**What you have to do:**
Below is a listing; repeat exactly the lines from the one containing "24h Contour Firming Face Cream" to the one containing "3302 Deer Ridge Court, Reno, NV 89509", both included.
--------------------------------
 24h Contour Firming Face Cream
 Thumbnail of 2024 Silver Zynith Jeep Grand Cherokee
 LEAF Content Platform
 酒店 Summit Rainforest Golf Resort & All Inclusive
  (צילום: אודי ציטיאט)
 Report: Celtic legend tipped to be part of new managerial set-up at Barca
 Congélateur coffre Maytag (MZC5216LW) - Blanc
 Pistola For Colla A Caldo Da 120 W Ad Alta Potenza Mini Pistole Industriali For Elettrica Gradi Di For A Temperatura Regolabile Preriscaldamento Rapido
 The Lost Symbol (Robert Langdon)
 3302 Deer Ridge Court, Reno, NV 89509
--------------------------------
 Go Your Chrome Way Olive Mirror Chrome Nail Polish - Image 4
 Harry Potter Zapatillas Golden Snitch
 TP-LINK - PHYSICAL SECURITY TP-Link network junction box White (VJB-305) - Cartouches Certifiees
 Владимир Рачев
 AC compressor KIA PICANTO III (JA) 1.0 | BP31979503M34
--------------------------------
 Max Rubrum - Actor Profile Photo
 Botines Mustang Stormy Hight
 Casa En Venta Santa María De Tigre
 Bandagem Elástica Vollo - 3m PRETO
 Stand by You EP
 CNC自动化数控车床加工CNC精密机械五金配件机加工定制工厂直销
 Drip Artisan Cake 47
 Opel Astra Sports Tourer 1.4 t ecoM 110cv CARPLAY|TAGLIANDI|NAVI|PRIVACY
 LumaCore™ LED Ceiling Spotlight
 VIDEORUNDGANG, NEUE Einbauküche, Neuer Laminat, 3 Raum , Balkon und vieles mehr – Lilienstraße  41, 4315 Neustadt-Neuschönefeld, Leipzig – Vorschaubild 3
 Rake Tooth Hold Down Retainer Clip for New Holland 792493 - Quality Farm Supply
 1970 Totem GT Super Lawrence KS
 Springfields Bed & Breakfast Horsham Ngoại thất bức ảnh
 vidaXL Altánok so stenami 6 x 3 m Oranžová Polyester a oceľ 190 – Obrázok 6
--------------------------------
**Result of this task:**
 24h Contour Firming Face Cream
 Thumbnail of 2024 Silver Zynith Jeep Grand Cherokee
 LEAF Content Platform
 酒店 Summit Rainforest Golf Resort & All Inclusive
  (צילום: אודי ציטיאט)
 Report: Celtic legend tipped to be part of new managerial set-up at Barca
 Congélateur coffre Maytag (MZC5216LW) - Blanc
 Pistola For Colla A Caldo Da 120 W Ad Alta Potenza Mini Pistole Industriali For Elettrica Gradi Di For A Temperatura Regolabile Preriscaldamento Rapido
 The Lost Symbol (Robert Langdon)
 3302 Deer Ridge Court, Reno, NV 89509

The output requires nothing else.